Looking for options other than buying a new bike, some riders have purchased a wheel — either front or rear — with a motor in the hub and converted a road bike they already own. Most of these conversions work pretty well.
But suppose you want to convert an existing road bike using a mid-drive motor — one that assists you in turning the cranks and transferring the power to the rear wheel by means of the chain. Advocates of mid-drive motors say that they provide higher performance and torque than hub-drive motors, offer a lower center of gravity on the bike and work more synergistically with the bike’s gears. The latter means the mid-drive motor is more efficient, making a longer mileage range possible. What’s more, with a mid-drive, changing a flat tire is no more difficult than on any non-electric bike, whereas it’s more of a project with a wheel that has a hub motor, and can range from complicated to impossible to do on the road.
So this is my account of installing a mid-drive motor on my 1995 Trek 520 touring bike. Though the 520 has some age and plenty of miles on it, it’s been maintained and is in decent condition. What’s more, I like the steady and stable ride it provides. It’s a chromoly steel steed, making it a good candidate. People experienced with mid-drive installations say both steel and aluminum frames are generally okay for such conversions, but carbon-fiber frames need to be individually evaluated. See “Carbon Fiber bikes and Bafang mid drive conversion.”
There are mid-drive kits available, and I choose a 750-watt motor from the Chinese motor maker Bafang (model BBS02) along with the kit and a 48V 14.5Ah battery, all sold in the United States by Ebike Essentials. Actually, I would have purchased a more powerful battery, but with the current worldwide supply chain problems, the one I wanted was not available, and the company wasn’t taking back orders. Nonetheless, the battery I got performs well and offers a range of up-to-93 miles per charge.
I got all of that, including shipping, for under $1,150. And I was helped in deciding what to order by my friend Don, from the “ebike underground.” That’s not an organization. It’s my collective term for people who are not part of the ebike industry, but who have figured out how make these conversions work as they should and have shared that knowledge in YouTube videos, discussion boards, blogs and other websites, and in some cases, directly from person to person with hands-on assistance. “Directly from person to person” describes Don, and his advice and guidance proved valuable throughout the installation process. Before helping me with my bike, Don had completed successful conversions of three tandem road bikes, including his own.
Other undergrounders were to help me later.
The package from Ebike Essentials arrived in a few days, but in checking the parts over, I noticed that they had sent me the wrong display and the wrong charger. When I contacted the company, they immediately sent out the correct items and included a postage paid label for me to mail back the incorrect ones.
Since the drive shaft of the motor has to be installed in the bottom bracket, replacing the crank axle, I first removed the entire crank and chainrings assembly from the 520, including the front derailleur and the bottom bracket cartridge. (The kit contains a new chainring and crank arms, made to work with the motor.)
Ebike Essentials has a helpful video on its site showing the steps of the installation.
When it came to the actual installation, Don recommended adding some waterproofing to the point on the motor where the wires come out. He dabbed on a product called “Liquid Electrical Tape,” and we let that dry overnight. The first problem in doing a road bike conversion is that the kits are intended for use on bikes with flat handlebars. My 520 has drop bars, which I like and had no wish to change. But using the drop bars required some ingenuity. For one thing, the mounting bracket on both the control unit and the throttle are a fixed size, set to match the diameter of typical flat bars. My drop bars were larger and thus neither of those devices would have mounted on them even if there were an available location. Fortunately, the display fit on my bars fine, with its two brackets straddling the stem.

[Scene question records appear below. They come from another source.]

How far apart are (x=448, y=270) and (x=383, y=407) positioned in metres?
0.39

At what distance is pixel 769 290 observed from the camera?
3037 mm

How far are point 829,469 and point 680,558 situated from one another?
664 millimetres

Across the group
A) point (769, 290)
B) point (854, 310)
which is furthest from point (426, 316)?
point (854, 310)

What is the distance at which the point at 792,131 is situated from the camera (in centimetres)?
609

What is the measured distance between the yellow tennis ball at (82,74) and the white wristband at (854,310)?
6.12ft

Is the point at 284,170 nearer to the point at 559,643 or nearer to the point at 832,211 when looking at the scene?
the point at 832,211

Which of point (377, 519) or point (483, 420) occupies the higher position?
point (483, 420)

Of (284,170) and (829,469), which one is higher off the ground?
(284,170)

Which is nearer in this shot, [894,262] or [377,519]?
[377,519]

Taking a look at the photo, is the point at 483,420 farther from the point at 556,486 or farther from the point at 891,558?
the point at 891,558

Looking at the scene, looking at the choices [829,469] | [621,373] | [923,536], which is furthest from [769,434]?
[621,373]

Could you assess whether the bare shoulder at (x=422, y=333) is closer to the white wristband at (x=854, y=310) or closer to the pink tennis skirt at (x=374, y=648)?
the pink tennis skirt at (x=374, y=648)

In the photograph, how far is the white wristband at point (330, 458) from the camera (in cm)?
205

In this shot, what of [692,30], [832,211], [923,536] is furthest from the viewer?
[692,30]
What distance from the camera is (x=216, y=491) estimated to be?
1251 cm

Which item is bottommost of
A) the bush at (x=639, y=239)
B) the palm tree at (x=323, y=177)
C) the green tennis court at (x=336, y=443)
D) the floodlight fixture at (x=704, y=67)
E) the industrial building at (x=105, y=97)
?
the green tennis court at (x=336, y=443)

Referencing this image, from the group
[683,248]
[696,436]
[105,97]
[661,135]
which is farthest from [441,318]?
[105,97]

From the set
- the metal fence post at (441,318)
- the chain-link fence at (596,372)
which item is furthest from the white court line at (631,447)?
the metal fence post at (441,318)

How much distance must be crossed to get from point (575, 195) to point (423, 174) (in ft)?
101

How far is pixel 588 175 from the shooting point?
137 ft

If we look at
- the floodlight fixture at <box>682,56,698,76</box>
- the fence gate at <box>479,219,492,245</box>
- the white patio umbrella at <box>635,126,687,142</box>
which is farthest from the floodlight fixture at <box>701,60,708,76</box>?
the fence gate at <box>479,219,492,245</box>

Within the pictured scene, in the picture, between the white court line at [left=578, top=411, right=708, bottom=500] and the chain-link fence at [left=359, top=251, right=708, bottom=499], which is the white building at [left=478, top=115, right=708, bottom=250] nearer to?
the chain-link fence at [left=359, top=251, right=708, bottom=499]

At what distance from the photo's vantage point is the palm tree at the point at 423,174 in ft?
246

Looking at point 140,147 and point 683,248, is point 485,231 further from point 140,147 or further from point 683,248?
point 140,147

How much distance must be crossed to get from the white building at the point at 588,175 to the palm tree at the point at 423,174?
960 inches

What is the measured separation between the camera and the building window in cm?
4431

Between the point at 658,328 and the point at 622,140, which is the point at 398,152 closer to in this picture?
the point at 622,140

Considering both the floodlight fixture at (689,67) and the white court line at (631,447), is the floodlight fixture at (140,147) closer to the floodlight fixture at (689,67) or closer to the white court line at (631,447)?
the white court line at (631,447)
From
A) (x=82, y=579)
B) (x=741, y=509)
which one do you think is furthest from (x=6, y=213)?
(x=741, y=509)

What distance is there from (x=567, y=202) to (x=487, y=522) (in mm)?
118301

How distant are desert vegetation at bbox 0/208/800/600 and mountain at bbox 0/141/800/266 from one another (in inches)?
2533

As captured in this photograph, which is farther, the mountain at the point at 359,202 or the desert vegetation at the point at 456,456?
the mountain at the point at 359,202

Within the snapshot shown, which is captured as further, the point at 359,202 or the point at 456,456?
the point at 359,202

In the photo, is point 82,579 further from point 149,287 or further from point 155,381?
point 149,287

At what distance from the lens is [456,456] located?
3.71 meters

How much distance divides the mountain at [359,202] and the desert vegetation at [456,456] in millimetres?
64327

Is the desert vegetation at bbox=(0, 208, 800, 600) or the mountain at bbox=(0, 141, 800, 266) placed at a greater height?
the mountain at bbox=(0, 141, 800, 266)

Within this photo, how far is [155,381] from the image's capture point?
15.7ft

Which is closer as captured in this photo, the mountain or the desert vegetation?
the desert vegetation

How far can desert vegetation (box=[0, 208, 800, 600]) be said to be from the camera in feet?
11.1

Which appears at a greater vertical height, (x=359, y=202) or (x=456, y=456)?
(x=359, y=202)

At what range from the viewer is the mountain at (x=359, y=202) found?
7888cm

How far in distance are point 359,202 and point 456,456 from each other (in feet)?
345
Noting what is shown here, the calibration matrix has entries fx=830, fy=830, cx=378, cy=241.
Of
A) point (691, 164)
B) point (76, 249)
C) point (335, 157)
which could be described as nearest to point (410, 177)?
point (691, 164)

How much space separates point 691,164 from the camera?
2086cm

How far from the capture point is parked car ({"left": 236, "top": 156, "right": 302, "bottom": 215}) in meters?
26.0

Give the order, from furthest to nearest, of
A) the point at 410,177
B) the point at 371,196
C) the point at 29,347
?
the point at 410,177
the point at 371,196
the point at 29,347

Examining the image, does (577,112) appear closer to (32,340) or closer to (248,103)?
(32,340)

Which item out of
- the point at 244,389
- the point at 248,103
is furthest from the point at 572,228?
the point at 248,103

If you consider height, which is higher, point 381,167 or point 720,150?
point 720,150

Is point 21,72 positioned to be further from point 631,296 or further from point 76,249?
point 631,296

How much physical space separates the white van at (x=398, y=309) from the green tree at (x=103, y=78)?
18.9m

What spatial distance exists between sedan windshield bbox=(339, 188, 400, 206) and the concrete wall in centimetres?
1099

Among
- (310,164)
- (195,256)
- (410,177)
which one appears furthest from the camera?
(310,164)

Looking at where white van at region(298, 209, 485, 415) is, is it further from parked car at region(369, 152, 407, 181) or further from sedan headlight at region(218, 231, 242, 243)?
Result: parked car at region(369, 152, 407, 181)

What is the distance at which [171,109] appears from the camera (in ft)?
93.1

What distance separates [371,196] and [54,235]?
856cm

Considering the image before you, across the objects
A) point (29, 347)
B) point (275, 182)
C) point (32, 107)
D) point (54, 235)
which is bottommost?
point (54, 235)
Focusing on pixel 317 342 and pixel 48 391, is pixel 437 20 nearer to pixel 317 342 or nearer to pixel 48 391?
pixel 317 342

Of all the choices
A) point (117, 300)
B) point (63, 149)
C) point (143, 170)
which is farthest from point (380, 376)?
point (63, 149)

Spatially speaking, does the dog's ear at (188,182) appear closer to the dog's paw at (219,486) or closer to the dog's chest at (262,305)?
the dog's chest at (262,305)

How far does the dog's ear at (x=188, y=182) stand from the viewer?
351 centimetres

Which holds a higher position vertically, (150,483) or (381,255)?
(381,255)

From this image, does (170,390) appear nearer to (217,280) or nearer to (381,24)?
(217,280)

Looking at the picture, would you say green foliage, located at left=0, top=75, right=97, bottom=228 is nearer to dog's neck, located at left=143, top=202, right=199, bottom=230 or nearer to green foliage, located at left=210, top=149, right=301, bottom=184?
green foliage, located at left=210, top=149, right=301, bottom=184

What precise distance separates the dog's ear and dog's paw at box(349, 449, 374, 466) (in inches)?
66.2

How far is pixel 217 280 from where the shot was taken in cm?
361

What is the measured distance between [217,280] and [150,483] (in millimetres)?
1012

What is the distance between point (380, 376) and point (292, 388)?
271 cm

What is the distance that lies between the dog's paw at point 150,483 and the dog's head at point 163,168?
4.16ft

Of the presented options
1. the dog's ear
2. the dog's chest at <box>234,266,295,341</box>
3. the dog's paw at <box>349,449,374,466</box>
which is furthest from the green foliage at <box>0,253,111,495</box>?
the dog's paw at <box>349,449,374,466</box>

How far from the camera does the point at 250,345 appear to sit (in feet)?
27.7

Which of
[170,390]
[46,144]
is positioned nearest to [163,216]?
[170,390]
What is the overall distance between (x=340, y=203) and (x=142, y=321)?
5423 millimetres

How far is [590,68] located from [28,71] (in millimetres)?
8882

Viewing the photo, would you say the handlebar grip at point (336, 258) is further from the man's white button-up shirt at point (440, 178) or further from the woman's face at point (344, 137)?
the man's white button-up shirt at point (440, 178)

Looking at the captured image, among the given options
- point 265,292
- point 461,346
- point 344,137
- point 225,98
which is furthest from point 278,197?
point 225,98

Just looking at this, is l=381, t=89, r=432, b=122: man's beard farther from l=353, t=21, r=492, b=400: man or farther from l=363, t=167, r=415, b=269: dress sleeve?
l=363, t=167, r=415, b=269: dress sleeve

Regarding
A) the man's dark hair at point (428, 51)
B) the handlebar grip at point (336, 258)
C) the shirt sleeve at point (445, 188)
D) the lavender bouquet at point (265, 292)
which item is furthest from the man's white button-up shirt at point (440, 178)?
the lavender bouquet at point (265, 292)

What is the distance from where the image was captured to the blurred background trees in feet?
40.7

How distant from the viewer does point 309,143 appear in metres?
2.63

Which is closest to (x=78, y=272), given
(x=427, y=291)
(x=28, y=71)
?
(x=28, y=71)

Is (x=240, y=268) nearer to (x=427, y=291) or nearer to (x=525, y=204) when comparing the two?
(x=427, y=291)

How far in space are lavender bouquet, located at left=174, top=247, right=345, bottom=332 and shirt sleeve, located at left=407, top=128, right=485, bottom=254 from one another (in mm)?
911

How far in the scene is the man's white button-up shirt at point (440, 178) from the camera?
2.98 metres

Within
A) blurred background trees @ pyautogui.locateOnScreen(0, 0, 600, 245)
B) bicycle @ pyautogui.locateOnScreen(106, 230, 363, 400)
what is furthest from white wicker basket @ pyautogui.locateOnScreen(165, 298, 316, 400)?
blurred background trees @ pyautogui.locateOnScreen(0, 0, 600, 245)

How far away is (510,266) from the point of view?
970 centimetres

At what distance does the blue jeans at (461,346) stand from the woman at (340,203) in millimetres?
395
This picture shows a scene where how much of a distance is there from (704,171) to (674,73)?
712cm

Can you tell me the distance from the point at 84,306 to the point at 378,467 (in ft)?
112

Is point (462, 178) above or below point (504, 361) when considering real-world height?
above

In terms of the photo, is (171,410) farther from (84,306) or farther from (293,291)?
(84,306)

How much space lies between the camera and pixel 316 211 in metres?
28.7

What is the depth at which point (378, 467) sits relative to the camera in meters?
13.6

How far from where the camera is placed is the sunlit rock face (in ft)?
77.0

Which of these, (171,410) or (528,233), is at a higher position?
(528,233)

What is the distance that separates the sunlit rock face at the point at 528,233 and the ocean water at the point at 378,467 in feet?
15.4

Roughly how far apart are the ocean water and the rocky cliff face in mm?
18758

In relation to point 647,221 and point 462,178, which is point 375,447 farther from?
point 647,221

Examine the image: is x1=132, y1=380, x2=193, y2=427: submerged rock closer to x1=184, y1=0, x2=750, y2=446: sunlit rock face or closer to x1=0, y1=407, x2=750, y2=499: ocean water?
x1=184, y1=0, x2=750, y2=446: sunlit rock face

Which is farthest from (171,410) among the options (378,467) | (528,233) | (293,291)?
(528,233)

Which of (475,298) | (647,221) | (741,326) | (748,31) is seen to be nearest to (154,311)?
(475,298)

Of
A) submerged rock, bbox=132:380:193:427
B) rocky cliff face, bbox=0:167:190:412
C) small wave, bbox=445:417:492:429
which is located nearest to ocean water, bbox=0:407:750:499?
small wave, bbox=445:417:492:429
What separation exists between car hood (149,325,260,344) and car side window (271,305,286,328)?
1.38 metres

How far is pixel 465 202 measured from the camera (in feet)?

From his previous experience electrifying his own bike, Don had a solution for the control unit mounting: From a piece of scrap aluminum and a short section of flat-bar-sized tubing, Don fashioned an arm that he attached to the down-curve of my handlebar, below the brake lever, using a radiator clamp (shown in the photo before I wrapped the handlebars with new tape). The “sleeve” on the arm is a length of inner tube.


I didn’t intend to use the throttle, and didn’t install it initially, but later I needed to set it up temporarily to diagnose a problem with the assist levels of the motor (more on that in a moment), so I used a piece of plastic plumbing pipe in the correct diameter. I tapered one end using a sander, until it slipped into the left end of my handlebar. I secured it into the bar end with a thick adhesive, and mounted the throttle to that. It was as easy to use the throttle in that location as was the bar-end shifter that had been there before I removed the front derailleur.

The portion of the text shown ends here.